1076 — An Agent-Based Modeling Approach to Surveillance of Catheter-Related Bloodstream Infections
Rubin MA (VA Salt Lake City Health Care System), Mayer J
(VA Salt Lake City HCS), Greene T
(VA Salt Lake City HCS), Sauer B
(VA Salt Lake City HCS), Trick W
(Rush University, Chicago), Hota B
(Rush University, Chicago), Samore MH
(VA Salt Lake City HCS)
Public disclosure of nosocomial infection (NI) rates is gaining momentum across the United States. Traditional surveillance for NI is hindered by the fact that National Healthcare Safety Network (NHSN) criteria are complex and subjective, raising concerns about the reliability of these criteria. Simplified, objective criteria based on microbiologic data may be a less valid, but more reliable system for comparing institutional infection rates.

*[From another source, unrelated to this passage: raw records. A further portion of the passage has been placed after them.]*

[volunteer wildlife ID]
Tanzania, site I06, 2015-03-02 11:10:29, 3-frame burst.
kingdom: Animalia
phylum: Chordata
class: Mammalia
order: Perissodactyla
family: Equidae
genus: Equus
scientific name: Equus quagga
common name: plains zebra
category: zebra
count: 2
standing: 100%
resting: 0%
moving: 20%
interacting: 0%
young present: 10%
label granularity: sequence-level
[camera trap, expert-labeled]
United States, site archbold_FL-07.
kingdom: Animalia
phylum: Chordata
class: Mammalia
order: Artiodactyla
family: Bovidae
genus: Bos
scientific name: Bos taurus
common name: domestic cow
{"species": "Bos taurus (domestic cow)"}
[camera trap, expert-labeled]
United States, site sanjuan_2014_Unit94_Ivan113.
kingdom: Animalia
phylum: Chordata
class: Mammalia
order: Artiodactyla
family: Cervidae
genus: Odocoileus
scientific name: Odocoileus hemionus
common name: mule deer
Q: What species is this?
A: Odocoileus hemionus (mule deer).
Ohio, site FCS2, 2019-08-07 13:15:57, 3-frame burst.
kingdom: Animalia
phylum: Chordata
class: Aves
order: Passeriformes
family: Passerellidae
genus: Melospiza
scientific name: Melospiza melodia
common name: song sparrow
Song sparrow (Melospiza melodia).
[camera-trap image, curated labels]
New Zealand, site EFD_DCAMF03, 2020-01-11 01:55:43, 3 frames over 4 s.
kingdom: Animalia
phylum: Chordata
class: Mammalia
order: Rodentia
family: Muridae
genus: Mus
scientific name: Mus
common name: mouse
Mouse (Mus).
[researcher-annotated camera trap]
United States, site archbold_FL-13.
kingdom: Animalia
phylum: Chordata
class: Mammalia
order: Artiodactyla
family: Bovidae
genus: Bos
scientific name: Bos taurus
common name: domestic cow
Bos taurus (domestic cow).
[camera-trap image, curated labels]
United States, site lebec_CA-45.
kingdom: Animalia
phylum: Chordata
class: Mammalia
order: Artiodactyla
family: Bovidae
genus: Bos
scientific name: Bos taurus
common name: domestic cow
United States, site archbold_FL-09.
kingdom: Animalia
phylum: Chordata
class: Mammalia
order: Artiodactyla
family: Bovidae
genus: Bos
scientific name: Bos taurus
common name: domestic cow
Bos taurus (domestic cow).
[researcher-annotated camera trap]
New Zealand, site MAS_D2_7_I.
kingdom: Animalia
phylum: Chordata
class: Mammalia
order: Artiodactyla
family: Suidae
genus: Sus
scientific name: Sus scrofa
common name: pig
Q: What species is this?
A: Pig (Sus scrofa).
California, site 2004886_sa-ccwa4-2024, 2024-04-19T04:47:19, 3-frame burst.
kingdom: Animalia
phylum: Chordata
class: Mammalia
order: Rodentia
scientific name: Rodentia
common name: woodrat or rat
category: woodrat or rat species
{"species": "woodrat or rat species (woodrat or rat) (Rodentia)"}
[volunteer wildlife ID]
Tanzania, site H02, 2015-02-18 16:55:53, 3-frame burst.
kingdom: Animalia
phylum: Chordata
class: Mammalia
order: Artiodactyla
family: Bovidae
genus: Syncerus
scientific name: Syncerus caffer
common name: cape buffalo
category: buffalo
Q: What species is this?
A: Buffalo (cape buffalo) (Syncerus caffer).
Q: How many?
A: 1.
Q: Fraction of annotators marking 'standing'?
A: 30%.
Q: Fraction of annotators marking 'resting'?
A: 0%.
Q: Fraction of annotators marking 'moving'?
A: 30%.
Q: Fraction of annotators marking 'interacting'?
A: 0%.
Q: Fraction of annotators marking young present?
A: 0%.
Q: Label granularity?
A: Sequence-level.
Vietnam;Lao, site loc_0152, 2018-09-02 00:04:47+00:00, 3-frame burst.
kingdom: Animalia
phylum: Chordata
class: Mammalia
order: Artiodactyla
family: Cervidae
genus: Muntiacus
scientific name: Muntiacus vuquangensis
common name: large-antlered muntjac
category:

We created an agent-based model to simulate the occurrence of catheter-related bloodstream infections (CRBSI) in a 12-bed hospital intensive care unit. Traditional (clinical-based) surveillance was performed by simulated surveyors applying NHSN clinical criteria; their reliability at interpreting subjective criteria was modeled using signal detection theory concepts. Algorithmic surveillance was performed by applying simplified criteria to microbiologic data based on previously published work. Surveillance methods were modeled under the assumption that the simple criteria would have inferior specificity to clinical criteria. Reliability of the simulated surveyors was assessed by altering their accuracy and their variance in specificity in a sensitivity analysis. Preservation of rank order was assessed using Kendall's Tau method.
As per model design, clinical criteria demonstrated a higher average specificity than simple criteria (92.2% vs. 81.5%, respectively). However, as rater accuracy and variance in specificity were varied, and across a plausible range of inter-rater reliabilities (mean 0.53, range 0.33-0.72), the accuracy of clinical criteria approached, and was often worse than, simple criteria. In addition, under the majority of conditions and scenarios, ecologic correlation (i.e., the accurate ranking of CRBSI rates across institutions) was higher for simple criteria than clinical criteria, even in situations where individual accuracy was higher for clinical criteria.
Simplified CRBSI surveillance criteria, which remove subjectivity, are more reliable than traditional clinical criteria at accurately identifying the true differences in CRBSI rates between institutions. The more reliable simple criteria are most likely better suited for publicly reporting institutional CRBSI rates for comparative purposes.
For the purpose of public reporting of NI rates, states and healthcare institutions should strongly consider using simplified, objective surveillance criteria to improve the reliability and comparability of estimated infection rates across institutions.